- Task directions
For every line below, output the text exactly and leave out images.

(Pictures with short captions)
[Start of Attachment]

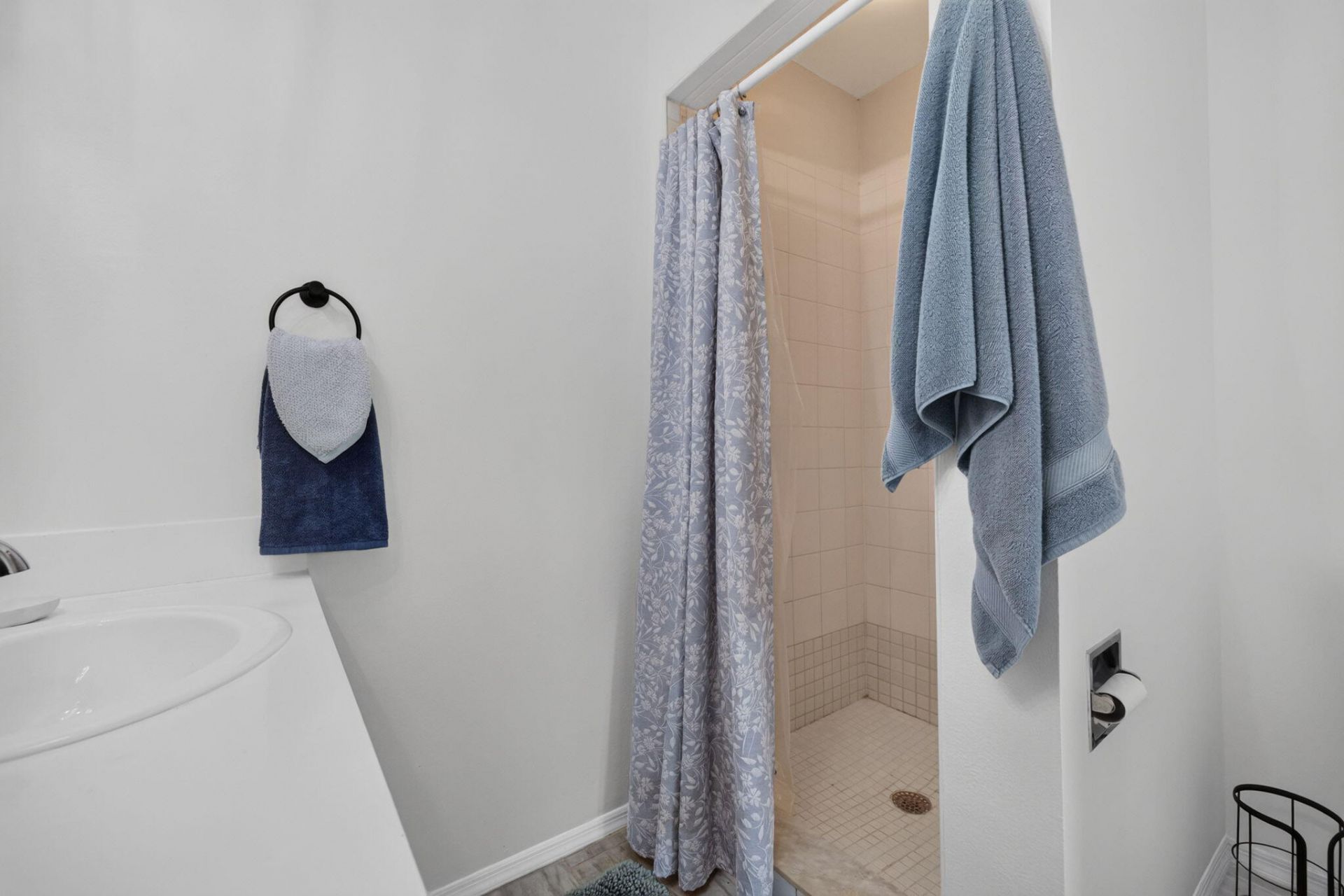 1975 Westminster Circle, Unit 4, Vero Beach, FL 32966 Photo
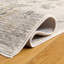 Tapis floral Bloom 726 Performance-1567439913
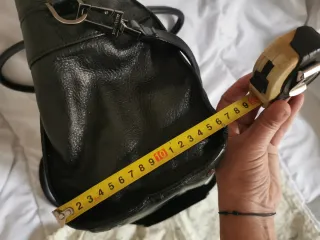 Bolso Zadig & Voltaire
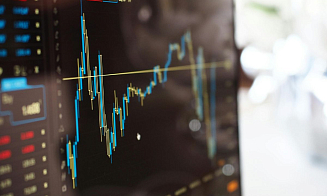 Минфин подготовит дорожную карту по выходу белорусских компаний на российский фондовый рынок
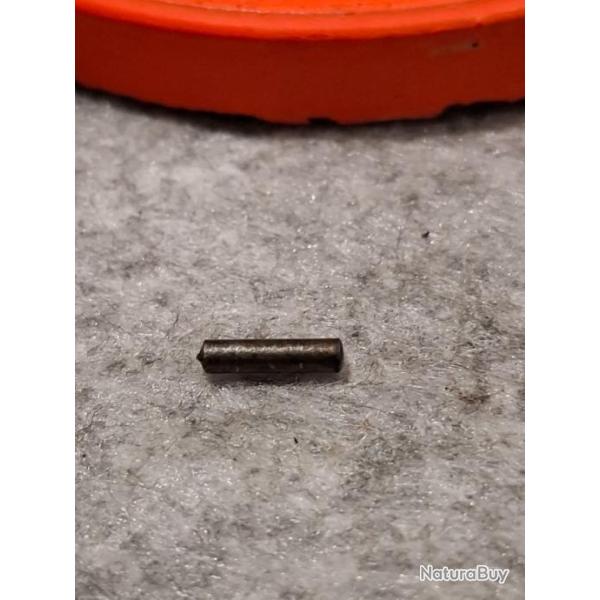 CZ Mod�le 27 - Cal 7.65 (B) - Pi�ce - Goupille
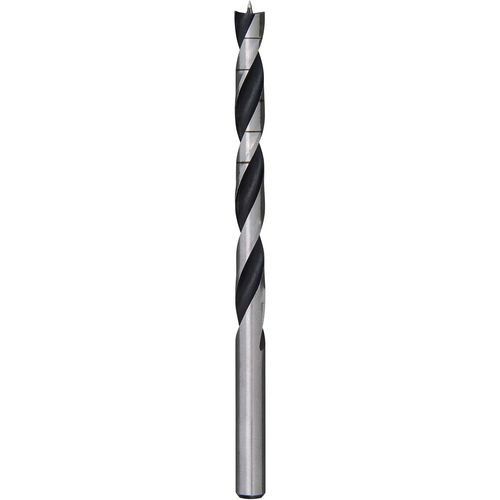 Milwaukee Tool 48-15-0375 Brad Point 3/8" Diameter, 1 EA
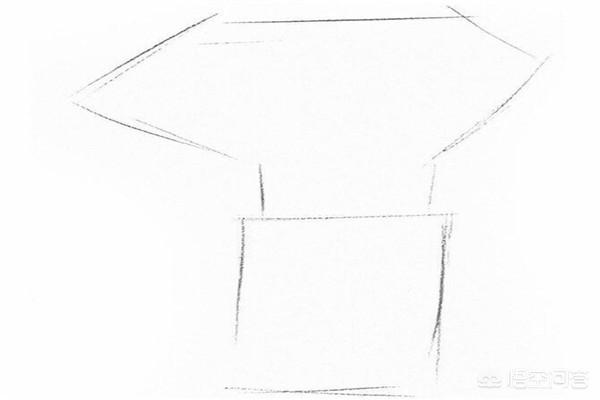 椰子树怎么画_椰子树怎么画图片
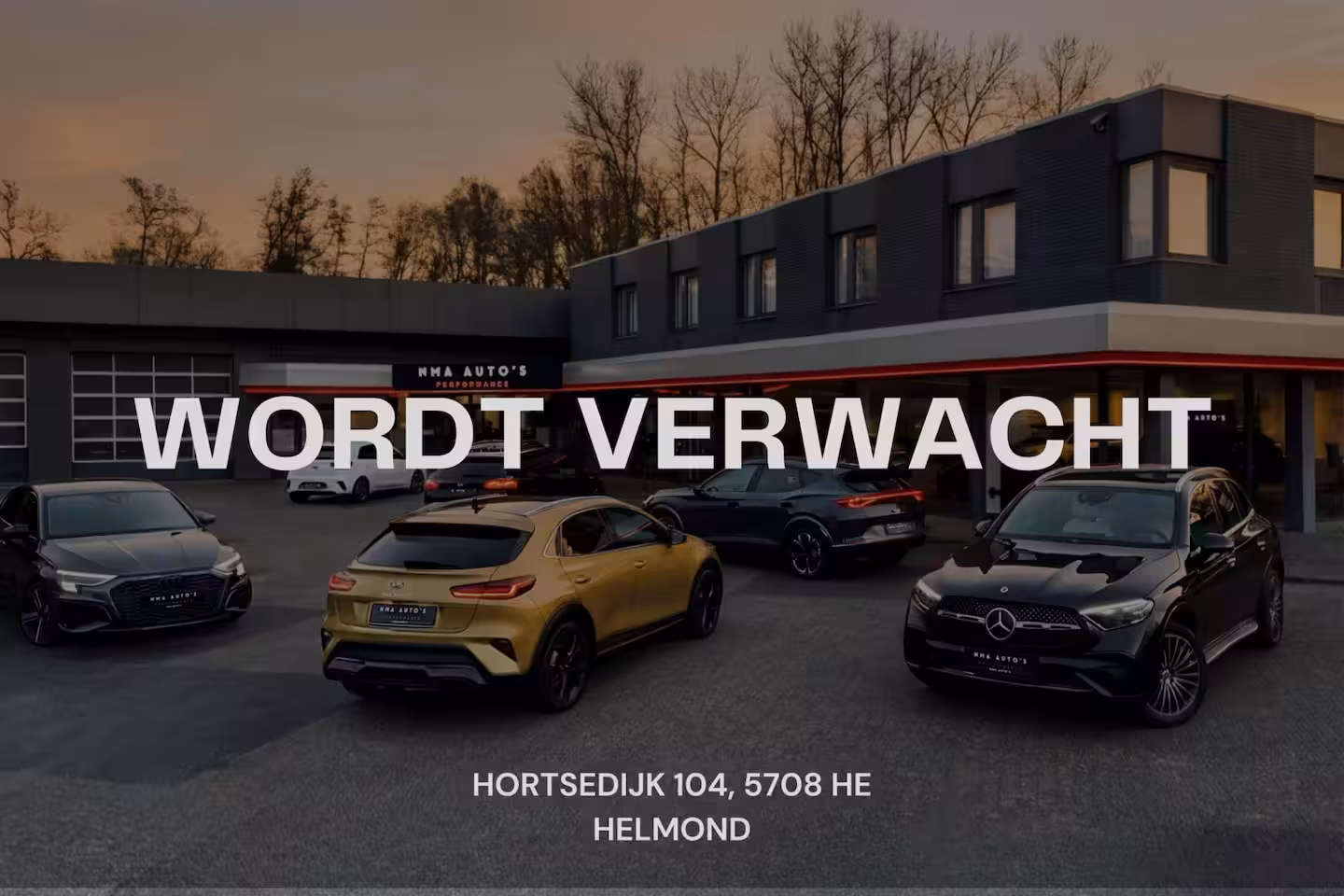 Ford C-Max 1.0 Cool&Connect CRUISE, STUUR & STOELVERWARMING, PARKEERCAMERA, 2E EIGENAAR
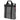 reisenthel travelling - Rucksack 43 cm (twist silver)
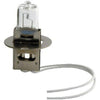 Narva 58326 6303LL - 45W Halogen - 6.6 Amp - PK30d Base - Airfield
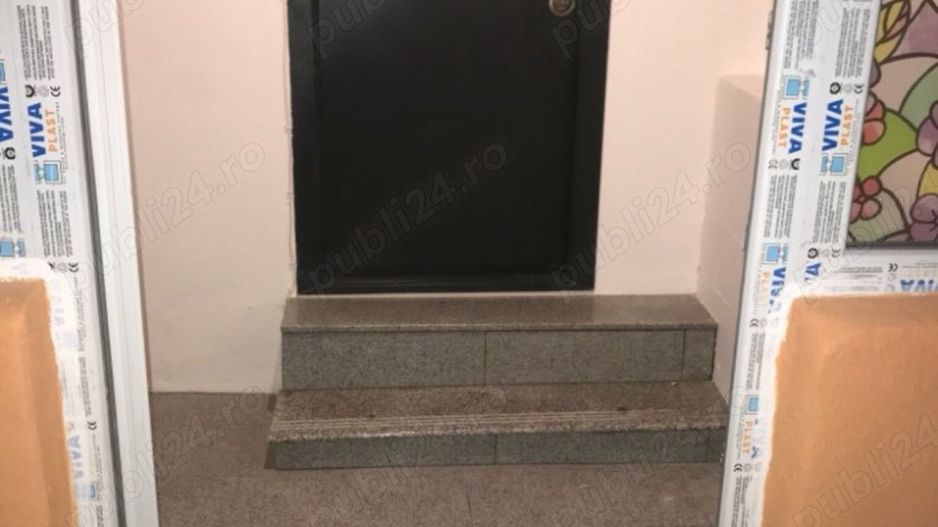 Apartament 3 camere zona Iosefin -la casa - Poză 9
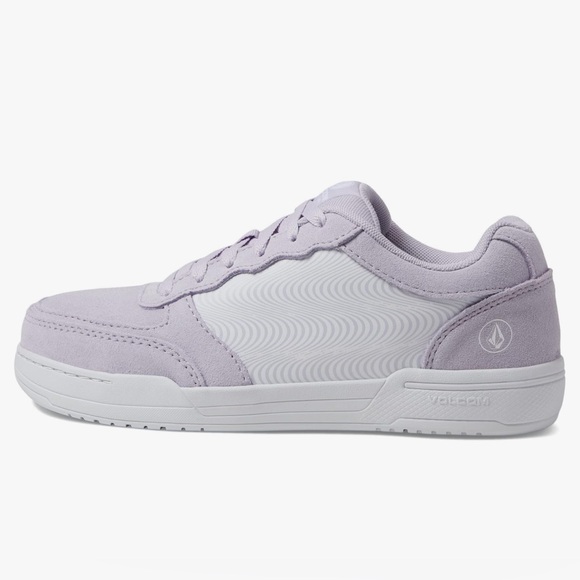 Volcom NIB Hybrid EH Comp Toe. Size 10 - Picture 1 of 9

[End of Attachment]

- Result for this task
 1975 Westminster Circle, Unit 4, Vero Beach, FL 32966 Photo
 Tapis floral Bloom 726 Performance-1567439913
 Bolso Zadig & Voltaire
 Минфин подготовит дорожную карту по выходу белорусских компаний на российский фондовый рынок
 CZ Mod�le 27 - Cal 7.65 (B) - Pi�ce - Goupille
 Milwaukee Tool 48-15-0375 Brad Point 3/8" Diameter, 1 EA
 椰子树怎么画_椰子树怎么画图片
 Ford C-Max 1.0 Cool&Connect CRUISE, STUUR & STOELVERWARMING, PARKEERCAMERA, 2E EIGENAAR
 reisenthel travelling - Rucksack 43 cm (twist silver)
 Narva 58326 6303LL - 45W Halogen - 6.6 Amp - PK30d Base - Airfield
 Apartament 3 camere zona Iosefin -la casa - Poză 9
 Volcom NIB Hybrid EH Comp Toe. Size 10 - Picture 1 of 9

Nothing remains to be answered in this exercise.